• [Directions for this task]:
Reproduce, word for word, the lines of the items below that run from the line containing "Observing the photograph, is" through the line containing "2.96 metres", inclusive.
-- start of Data to process --
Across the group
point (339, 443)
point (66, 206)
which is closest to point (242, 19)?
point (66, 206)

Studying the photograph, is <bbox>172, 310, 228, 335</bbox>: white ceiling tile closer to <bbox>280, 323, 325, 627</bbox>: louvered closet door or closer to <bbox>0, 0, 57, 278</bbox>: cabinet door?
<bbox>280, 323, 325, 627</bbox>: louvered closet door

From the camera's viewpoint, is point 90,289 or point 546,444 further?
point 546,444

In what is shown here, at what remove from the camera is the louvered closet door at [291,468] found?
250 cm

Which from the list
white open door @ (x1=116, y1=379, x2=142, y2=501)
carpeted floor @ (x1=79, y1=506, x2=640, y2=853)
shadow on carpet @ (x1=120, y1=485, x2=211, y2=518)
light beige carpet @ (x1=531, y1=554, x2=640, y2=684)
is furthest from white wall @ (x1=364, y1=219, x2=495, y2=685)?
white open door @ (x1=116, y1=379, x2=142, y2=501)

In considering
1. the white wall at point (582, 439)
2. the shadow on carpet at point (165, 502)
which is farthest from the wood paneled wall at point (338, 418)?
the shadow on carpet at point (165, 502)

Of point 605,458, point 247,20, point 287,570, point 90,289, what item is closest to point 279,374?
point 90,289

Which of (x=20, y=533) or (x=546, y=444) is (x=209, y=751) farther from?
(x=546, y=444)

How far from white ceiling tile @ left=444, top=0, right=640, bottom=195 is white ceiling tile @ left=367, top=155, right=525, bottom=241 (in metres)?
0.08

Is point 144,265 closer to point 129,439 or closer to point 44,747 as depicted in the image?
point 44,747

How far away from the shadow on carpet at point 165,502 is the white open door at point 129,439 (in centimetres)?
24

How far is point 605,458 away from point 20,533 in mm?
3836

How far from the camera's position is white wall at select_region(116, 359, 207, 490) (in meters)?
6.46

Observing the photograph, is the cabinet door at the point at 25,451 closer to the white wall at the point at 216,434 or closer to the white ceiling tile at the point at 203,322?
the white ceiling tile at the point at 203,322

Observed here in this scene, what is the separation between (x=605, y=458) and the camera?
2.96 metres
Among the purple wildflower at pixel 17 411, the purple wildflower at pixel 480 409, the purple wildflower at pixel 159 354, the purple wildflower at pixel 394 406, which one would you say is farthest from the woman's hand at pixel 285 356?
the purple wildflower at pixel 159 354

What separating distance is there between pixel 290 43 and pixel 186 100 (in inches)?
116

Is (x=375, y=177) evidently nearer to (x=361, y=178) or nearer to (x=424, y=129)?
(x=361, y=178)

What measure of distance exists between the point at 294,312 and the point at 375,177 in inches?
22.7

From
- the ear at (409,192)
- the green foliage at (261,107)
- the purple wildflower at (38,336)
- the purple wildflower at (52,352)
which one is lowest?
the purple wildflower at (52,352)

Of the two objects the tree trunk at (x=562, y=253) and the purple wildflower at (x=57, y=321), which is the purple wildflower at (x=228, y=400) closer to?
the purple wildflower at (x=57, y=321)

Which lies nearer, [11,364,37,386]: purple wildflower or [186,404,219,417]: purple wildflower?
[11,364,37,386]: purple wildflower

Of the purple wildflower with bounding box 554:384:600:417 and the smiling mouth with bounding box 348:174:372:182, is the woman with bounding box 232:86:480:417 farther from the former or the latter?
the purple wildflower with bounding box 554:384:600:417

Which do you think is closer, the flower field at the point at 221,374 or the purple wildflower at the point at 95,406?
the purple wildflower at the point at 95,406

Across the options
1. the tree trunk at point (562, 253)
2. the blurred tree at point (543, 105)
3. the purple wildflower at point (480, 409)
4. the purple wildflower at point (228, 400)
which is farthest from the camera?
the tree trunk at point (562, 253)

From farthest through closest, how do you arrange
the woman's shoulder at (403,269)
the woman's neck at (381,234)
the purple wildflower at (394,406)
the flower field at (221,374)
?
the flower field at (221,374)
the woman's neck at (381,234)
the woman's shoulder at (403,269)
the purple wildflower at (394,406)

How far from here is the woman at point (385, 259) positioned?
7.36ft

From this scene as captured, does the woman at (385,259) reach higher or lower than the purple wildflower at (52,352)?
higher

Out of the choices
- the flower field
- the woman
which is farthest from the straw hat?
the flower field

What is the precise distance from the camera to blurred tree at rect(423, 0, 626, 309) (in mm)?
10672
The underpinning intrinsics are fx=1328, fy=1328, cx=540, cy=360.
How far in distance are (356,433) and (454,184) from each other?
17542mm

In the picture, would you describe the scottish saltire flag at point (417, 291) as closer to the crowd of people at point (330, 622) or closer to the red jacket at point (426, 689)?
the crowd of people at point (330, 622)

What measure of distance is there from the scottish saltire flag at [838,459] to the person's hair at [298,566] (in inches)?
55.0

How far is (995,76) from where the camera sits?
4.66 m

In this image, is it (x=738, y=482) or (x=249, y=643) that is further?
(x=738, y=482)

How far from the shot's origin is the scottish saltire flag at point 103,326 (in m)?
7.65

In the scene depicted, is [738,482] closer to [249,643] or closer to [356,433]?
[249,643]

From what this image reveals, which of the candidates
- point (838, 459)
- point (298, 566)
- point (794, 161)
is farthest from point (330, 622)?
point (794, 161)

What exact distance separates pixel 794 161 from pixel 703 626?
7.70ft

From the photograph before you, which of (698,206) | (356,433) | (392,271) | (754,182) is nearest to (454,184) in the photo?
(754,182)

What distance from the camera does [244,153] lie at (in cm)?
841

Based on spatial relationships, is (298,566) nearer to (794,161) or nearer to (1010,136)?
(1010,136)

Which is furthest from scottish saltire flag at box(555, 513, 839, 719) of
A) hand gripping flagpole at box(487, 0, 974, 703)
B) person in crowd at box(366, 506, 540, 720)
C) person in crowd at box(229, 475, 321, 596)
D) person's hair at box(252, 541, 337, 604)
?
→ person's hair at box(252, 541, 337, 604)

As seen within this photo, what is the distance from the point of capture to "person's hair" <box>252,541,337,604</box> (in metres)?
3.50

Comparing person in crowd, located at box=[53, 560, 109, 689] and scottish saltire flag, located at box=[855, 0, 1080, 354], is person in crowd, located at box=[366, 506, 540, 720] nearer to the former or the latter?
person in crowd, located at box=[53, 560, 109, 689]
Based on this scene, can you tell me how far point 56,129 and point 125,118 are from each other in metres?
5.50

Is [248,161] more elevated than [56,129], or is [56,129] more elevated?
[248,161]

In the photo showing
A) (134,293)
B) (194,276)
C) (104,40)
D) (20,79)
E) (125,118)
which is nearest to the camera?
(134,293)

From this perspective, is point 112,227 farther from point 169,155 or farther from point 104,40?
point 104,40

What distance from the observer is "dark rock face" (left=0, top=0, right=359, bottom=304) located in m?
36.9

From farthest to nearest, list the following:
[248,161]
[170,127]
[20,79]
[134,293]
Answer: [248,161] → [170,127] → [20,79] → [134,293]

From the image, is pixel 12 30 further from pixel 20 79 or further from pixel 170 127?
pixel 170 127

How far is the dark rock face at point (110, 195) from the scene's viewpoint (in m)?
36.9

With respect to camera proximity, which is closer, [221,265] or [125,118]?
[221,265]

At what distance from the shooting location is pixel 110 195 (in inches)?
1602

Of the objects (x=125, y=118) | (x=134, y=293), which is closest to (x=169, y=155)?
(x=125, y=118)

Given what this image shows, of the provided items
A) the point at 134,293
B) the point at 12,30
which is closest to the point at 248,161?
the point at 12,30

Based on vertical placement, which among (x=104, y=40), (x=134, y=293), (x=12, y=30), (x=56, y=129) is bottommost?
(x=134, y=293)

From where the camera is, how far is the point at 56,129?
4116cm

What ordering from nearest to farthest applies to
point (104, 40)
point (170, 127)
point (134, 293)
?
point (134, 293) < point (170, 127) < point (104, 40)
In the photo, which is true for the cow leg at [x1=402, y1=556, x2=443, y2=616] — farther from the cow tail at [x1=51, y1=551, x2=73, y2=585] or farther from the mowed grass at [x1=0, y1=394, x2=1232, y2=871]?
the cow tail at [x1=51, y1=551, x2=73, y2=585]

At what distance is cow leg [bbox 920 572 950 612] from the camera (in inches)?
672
-- end of Data to process --
• [Result for this exercise]:
Observing the photograph, is the cabinet door at the point at 25,451 closer to the white wall at the point at 216,434 or closer to the white ceiling tile at the point at 203,322?
the white ceiling tile at the point at 203,322

Observed here in this scene, what is the separation between (x=605, y=458) and the camera?
2.96 metres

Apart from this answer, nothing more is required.